### Spatial relationship records:
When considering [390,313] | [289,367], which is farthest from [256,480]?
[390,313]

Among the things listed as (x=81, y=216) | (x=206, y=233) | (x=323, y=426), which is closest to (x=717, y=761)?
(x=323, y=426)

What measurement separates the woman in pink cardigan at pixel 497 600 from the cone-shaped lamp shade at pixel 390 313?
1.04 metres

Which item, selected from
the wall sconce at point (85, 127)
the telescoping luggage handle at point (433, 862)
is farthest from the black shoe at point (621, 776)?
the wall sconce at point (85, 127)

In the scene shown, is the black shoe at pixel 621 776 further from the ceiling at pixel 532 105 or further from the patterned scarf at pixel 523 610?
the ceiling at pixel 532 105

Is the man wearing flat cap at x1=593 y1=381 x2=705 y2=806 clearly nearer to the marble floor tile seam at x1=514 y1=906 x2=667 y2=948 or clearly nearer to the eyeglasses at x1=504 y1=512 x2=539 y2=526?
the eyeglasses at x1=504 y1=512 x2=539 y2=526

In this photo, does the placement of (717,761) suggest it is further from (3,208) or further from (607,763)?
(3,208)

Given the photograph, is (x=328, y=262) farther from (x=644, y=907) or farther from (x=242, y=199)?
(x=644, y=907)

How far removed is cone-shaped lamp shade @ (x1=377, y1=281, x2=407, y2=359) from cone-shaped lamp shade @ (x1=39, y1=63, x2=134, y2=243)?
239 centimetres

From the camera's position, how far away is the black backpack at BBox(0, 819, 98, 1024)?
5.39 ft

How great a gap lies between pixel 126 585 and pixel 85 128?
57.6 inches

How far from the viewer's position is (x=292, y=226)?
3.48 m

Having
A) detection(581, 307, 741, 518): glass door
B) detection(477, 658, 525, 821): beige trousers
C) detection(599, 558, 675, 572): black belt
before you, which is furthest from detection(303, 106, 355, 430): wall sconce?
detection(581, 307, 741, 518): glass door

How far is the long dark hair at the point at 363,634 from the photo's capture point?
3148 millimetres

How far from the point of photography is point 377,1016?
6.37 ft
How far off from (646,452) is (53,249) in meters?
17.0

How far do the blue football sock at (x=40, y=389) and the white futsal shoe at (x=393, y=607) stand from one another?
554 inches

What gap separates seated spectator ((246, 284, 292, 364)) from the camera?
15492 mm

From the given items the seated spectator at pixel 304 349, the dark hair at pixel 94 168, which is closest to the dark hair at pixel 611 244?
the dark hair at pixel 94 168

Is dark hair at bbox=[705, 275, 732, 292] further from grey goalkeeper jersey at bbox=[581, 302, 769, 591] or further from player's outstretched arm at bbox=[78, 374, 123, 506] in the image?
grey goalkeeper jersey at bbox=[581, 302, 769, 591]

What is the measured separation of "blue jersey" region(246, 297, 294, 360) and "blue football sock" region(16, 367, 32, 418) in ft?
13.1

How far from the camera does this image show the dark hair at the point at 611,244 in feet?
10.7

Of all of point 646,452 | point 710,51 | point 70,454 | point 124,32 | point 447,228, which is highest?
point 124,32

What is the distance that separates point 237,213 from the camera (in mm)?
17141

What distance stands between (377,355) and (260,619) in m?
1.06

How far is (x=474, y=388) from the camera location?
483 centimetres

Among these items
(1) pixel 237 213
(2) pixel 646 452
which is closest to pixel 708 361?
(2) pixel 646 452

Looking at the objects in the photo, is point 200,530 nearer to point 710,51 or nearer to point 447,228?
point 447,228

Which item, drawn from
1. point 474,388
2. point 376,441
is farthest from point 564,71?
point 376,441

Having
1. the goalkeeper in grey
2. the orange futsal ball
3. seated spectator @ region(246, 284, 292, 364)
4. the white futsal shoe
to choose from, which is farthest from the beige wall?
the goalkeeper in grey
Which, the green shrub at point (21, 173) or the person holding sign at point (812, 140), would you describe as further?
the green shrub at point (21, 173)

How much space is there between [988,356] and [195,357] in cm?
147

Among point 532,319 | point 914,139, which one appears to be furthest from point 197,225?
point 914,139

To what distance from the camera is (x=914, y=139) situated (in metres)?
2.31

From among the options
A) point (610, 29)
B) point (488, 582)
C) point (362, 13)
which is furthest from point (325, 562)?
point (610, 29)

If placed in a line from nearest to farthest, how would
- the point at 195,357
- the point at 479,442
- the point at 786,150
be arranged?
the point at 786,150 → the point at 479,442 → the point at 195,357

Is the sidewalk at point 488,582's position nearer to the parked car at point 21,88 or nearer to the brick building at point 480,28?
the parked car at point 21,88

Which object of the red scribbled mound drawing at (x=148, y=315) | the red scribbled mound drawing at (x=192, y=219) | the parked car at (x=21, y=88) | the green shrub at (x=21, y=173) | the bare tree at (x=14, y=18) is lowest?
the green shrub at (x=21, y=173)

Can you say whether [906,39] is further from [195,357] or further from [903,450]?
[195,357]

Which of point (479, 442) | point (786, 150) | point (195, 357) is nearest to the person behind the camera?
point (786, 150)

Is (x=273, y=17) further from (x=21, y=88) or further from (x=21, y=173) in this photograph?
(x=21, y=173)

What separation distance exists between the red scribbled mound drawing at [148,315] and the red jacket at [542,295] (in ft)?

### Short exercise:
Restate all of the entries exactly, please.

### Solution:
When considering [390,313] | [289,367], which is farthest from [256,480]?
[390,313]

Among the things listed as (x=81, y=216) | (x=206, y=233) | (x=323, y=426), which is closest to (x=717, y=761)?
(x=323, y=426)

What measurement separates the woman in pink cardigan at pixel 497 600 from the cone-shaped lamp shade at pixel 390 313?
1.04 metres

Which item, selected from
the wall sconce at point (85, 127)
the telescoping luggage handle at point (433, 862)
is farthest from the black shoe at point (621, 776)?
the wall sconce at point (85, 127)

In the scene shown, is the black shoe at pixel 621 776 further from the ceiling at pixel 532 105 or further from the patterned scarf at pixel 523 610?
the ceiling at pixel 532 105

Is the man wearing flat cap at x1=593 y1=381 x2=705 y2=806 clearly nearer to the marble floor tile seam at x1=514 y1=906 x2=667 y2=948 or clearly nearer to the eyeglasses at x1=504 y1=512 x2=539 y2=526?
the eyeglasses at x1=504 y1=512 x2=539 y2=526

In this photo, does the placement of (717,761) suggest it is further from (3,208) or further from (607,763)?
(3,208)

Given the photograph, is (x=328, y=262) farther from (x=644, y=907) or farther from (x=242, y=199)?
(x=644, y=907)

How far removed is cone-shaped lamp shade @ (x1=377, y1=281, x2=407, y2=359) from cone-shaped lamp shade @ (x1=39, y1=63, x2=134, y2=243)?
239 centimetres

From the camera's position, how far away is the black backpack at BBox(0, 819, 98, 1024)?
5.39 ft

How great a gap lies between pixel 126 585 and pixel 85 128?
57.6 inches

How far from the viewer's position is (x=292, y=226)?
3.48 m

Having
A) detection(581, 307, 741, 518): glass door
B) detection(477, 658, 525, 821): beige trousers
C) detection(599, 558, 675, 572): black belt
before you, which is furthest from detection(303, 106, 355, 430): wall sconce?
detection(581, 307, 741, 518): glass door

How far is the long dark hair at the point at 363,634 from the photo's capture point?
3148 millimetres

How far from the point of photography is point 377,1016?
6.37 ft
How far off from (646,452) is (53,249) in meters?
17.0

How far do the blue football sock at (x=40, y=389) and the white futsal shoe at (x=393, y=607) stand from one another?
554 inches

What gap separates seated spectator ((246, 284, 292, 364)) from the camera?
15492 mm

From the given items the seated spectator at pixel 304 349, the dark hair at pixel 94 168, which is closest to the dark hair at pixel 611 244?
the dark hair at pixel 94 168

Is dark hair at bbox=[705, 275, 732, 292] further from grey goalkeeper jersey at bbox=[581, 302, 769, 591] or further from player's outstretched arm at bbox=[78, 374, 123, 506] in the image?
grey goalkeeper jersey at bbox=[581, 302, 769, 591]

What is the measured separation of "blue jersey" region(246, 297, 294, 360) and "blue football sock" region(16, 367, 32, 418) in ft?
13.1

How far from the camera does this image show the dark hair at the point at 611,244 in feet?
10.7

Of all of point 646,452 | point 710,51 | point 70,454 | point 124,32 | point 447,228, which is highest?
point 124,32

What is the distance that separates point 237,213 from the camera (in mm)?
17141

What distance stands between (377,355) and (260,619) in m?
1.06

How far is (x=474, y=388) from the camera location?
483 centimetres

Among these items
(1) pixel 237 213
(2) pixel 646 452
which is closest to pixel 708 361?
(2) pixel 646 452

Looking at the objects in the photo, is point 200,530 nearer to point 710,51 or nearer to point 447,228?
point 447,228

Which item, drawn from
1. point 474,388
2. point 376,441
is farthest from point 564,71?
point 376,441

Having
1. the goalkeeper in grey
2. the orange futsal ball
3. seated spectator @ region(246, 284, 292, 364)
4. the white futsal shoe
to choose from, which is farthest from the beige wall?
the goalkeeper in grey
Which, the green shrub at point (21, 173) or the person holding sign at point (812, 140), would you describe as further?
the green shrub at point (21, 173)

How much space is there between [988,356] and [195,357] in cm?
147

Among point 532,319 | point 914,139, which one appears to be furthest from point 197,225?
point 914,139

To what distance from the camera is (x=914, y=139) situated (in metres)?
2.31

From among the options
A) point (610, 29)
B) point (488, 582)
C) point (362, 13)
which is furthest from point (325, 562)?
point (610, 29)

If placed in a line from nearest to farthest, how would
- the point at 195,357
- the point at 479,442
- the point at 786,150
be arranged?
the point at 786,150 → the point at 479,442 → the point at 195,357

Is the sidewalk at point 488,582's position nearer to the parked car at point 21,88 or nearer to the brick building at point 480,28?
the parked car at point 21,88

Which object of the red scribbled mound drawing at (x=148, y=315) | the red scribbled mound drawing at (x=192, y=219) | the parked car at (x=21, y=88) | the green shrub at (x=21, y=173) | the bare tree at (x=14, y=18) is lowest?
the green shrub at (x=21, y=173)

Can you say whether [906,39] is further from [195,357] or further from [903,450]?
[195,357]

Which of point (479, 442) | point (786, 150) | point (195, 357) is nearest to the person behind the camera?
point (786, 150)

Is (x=273, y=17) further from (x=21, y=88) or further from (x=21, y=173) in this photograph?
(x=21, y=173)

What separation distance exists between the red scribbled mound drawing at [148,315] and the red jacket at [542,295] (in ft)?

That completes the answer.